* Activities:
(A) In the passage on Palestine in the 1920s, swap "twenties" for "1920s" and give back everything from "By the time" down to "and local loyalties.".
(B) According to the passage on Palestine in the 1920s, how much land had been accumulated by 1927, and what share of Palestine's total land area was that?
(C) Carry the passage on Palestine in the 1920s onward from its final sentence.

That was a cross that the Palestinians refused to carry.
By the time the League of Nations endorsed the Zionist objective of establishing a Jewish state in Palestine in 1922, the ratio of Jews had remained relatively constant. Other than diplomacy, no significant support on the ground came from Britain in support of Jewish resettlement up until that time. Ye throughout the twenties, Palestinian Arabs, as I quoted above, “focused on independence for Arab Palestine, rejection of the Balfour Declaration, support for majority rule, and ending unlimited Jewish immigration and land purchases.” Khalidi declared that, “The Palestinian leadership pursued this fruitless legalistic approach for over a decade and a half.” The people, as distinct from the elites, wanted Palestinian independence in the competition among Arab nationalism, Palestinian nationalism and local loyalties.
As for the Jews, during the twenties they continued buying up large swaths of land, much of it from absentee landlords, but many smaller parcels from Arabs eager to cash in on the inflated prices. The Zionist settlement enterprise was also supported by foreign Jewish capital. Perhaps its greatest success was the purchase of the swamps in the Jezreel Valley so that by 1925 there were 20 highly productive collective and cooperative farms in the Emek Valley.
However, the total amount of land accumulated by 1927 only amounted to 865,000 dunams or about 3.3% of the total land area of Palestine. Many of the purchases did harm the Palestinians where fedayeen were forced off the land when the absentee landlords sold out their stakes. Political and economic support from abroad was critical to the Zionist advance; in many cases, local Arabs suffered as a consequence. The Balfour Declaration was crucial to that success because Article 4 gave the Jewish Agency quasi-governmental status with wide-ranging economic and social development powers.

* Data block:
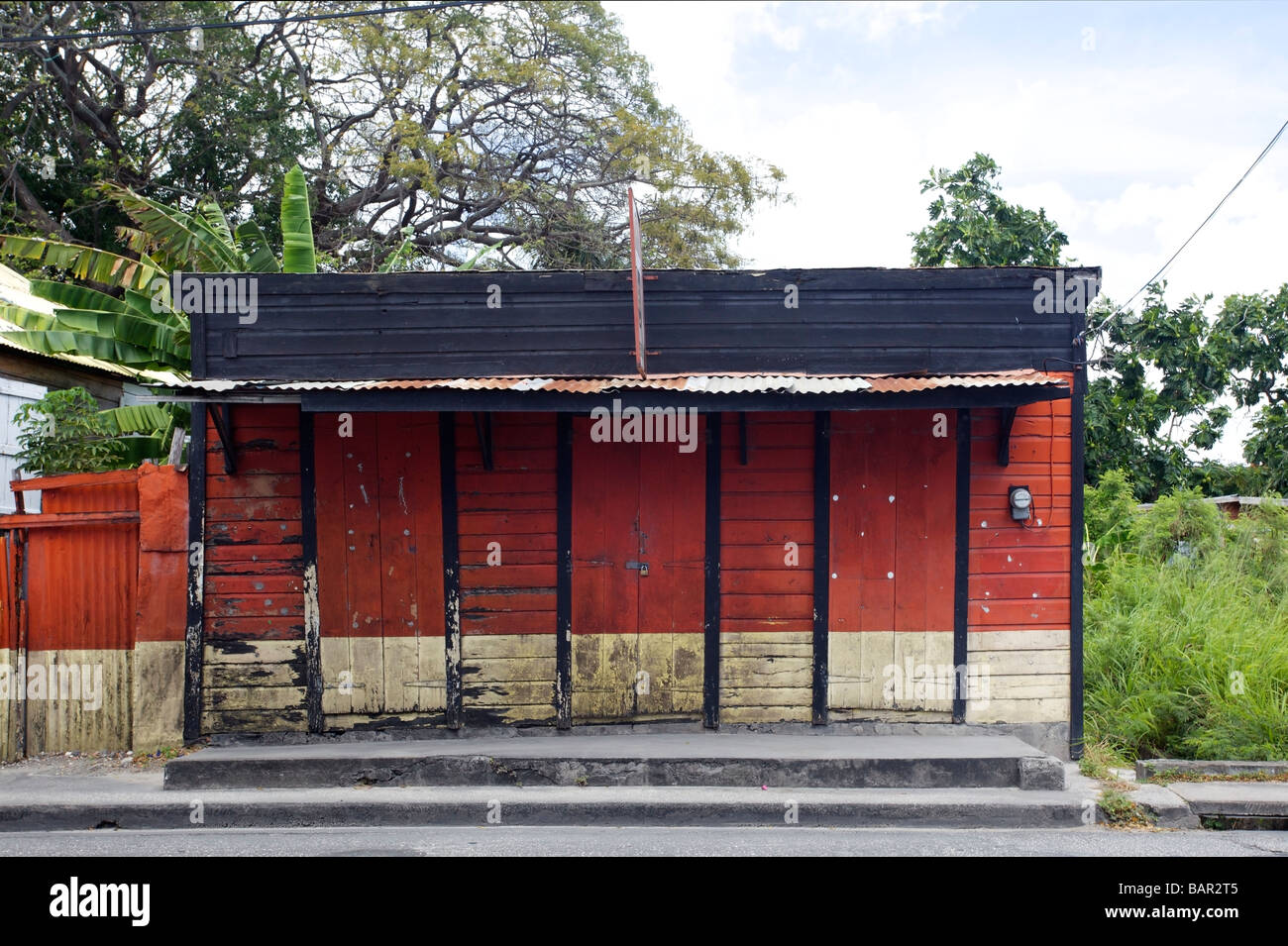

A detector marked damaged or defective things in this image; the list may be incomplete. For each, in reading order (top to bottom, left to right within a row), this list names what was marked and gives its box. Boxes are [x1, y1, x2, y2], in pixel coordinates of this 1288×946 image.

rusty roof [163, 370, 1062, 396]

* Answers given:
(A)
By the time the League of Nations endorsed the Zionist objective of establishing a Jewish state in Palestine in 1922, the ratio of Jews had remained relatively constant. Other than diplomacy, no significant support on the ground came from Britain in support of Jewish resettlement up until that time. Ye throughout the 1920s, Palestinian Arabs, as I quoted above, “focused on independence for Arab Palestine, rejection of the Balfour Declaration, support for majority rule, and ending unlimited Jewish immigration and land purchases.” Khalidi declared that, “The Palestinian leadership pursued this fruitless legalistic approach for over a decade and a half.” The people, as distinct from the elites, wanted Palestinian independence in the competition among Arab nationalism, Palestinian nationalism and local loyalties.

(B) 865,000 dunams, or about 3.3% of the total land area of Palestine.

(C)
Though maximalist Zionists insisted that their Palestine included the land east of the Jordan to the Iraqi border, the Zionist Organization had submitted a map to the Paris Peace Conference based on King David’s kingdom that included Gaza in the south just past Rafah and went north along the coast to just north of Sidon. The map included the Golan, embraced Quneitra and ran south just west of Amman down to Aqaba. Thus, not only was the whole of the West Bank included in the envisioned national home, so was a good part of Jordan west of the Hejaz Railway that connected Maan in the south to Damascus in the north. There were already a few settlements east of the Jordan River. Further, the mandate granted to Britain in San Remo included Transjordan. Jewish ambitions rather than acquisitions frightened the Arabs.
However, Britain was an imperial power both for Arabs and Jews and drew the line between the national home for the Jewish people and the national home for Arabs in the mandate territory to run along the Jordan River. In April/May1923, a degree of independence was granted to Transjordan. Abdullah, the elder son of Hussein bin Ali, the leader of Britain’s Arab allies, was appointed as the monarch. However, Britain as an imperial power retained foreign affairs and defence as British portfolios. The Revisionist Zionists strenuously objected.
Revisionist Arab protests and counter-protests flared up and open gang conflicts erupted. The fighting that broke out in Jaffa described previously was followed by Arab attacks on Jews in Rehovot, Petah Tikvah and other Jewish towns. Like conflicts everywhere, each side had its extremists, its moderates and its bleeding hearts. Ahad Ha’am, the leader of Cultural Zionism, belonged to the last group and always pressed Jewish leaders to get inside the hearts and minds of the Arabs. Weizmann was a moderate while Ben Gurion was the greater “realist.” At the Paris Peace Conference, Weizmann had insensitively put his foot in his mouth when he opined that one day, Palestine would be as Jewish as England is English.
Across the spectrum, most Arabs pissed off the Jews and most Jews, including statesmen like Weizmann, aroused the ire of the Arabs. Revisionists did not mind ignoring and even stomping all over Arab dreams and demands. And if one looked on, it is hard to envision an escape from the zero-sum game underway. For as soon as Zionists accepted the legitimacy of Palestinian self-determination and desire to have a state where they were the clear majority, Jewish aspirations to return to their ancient homeland as a nation had to be pushed aside. As soon as Arab leaders accepted the need for Jews to have a place to go to escape persecution and no one would have them, then they too had to envision the creation of a Jewish state where the Arabs would be reduced to a minority without any national existence in their own land. The political benefits of the impasse on the Arab side went to those willing and eager to confront the other. On the Zionist side, the moderates and realists retained the leadership.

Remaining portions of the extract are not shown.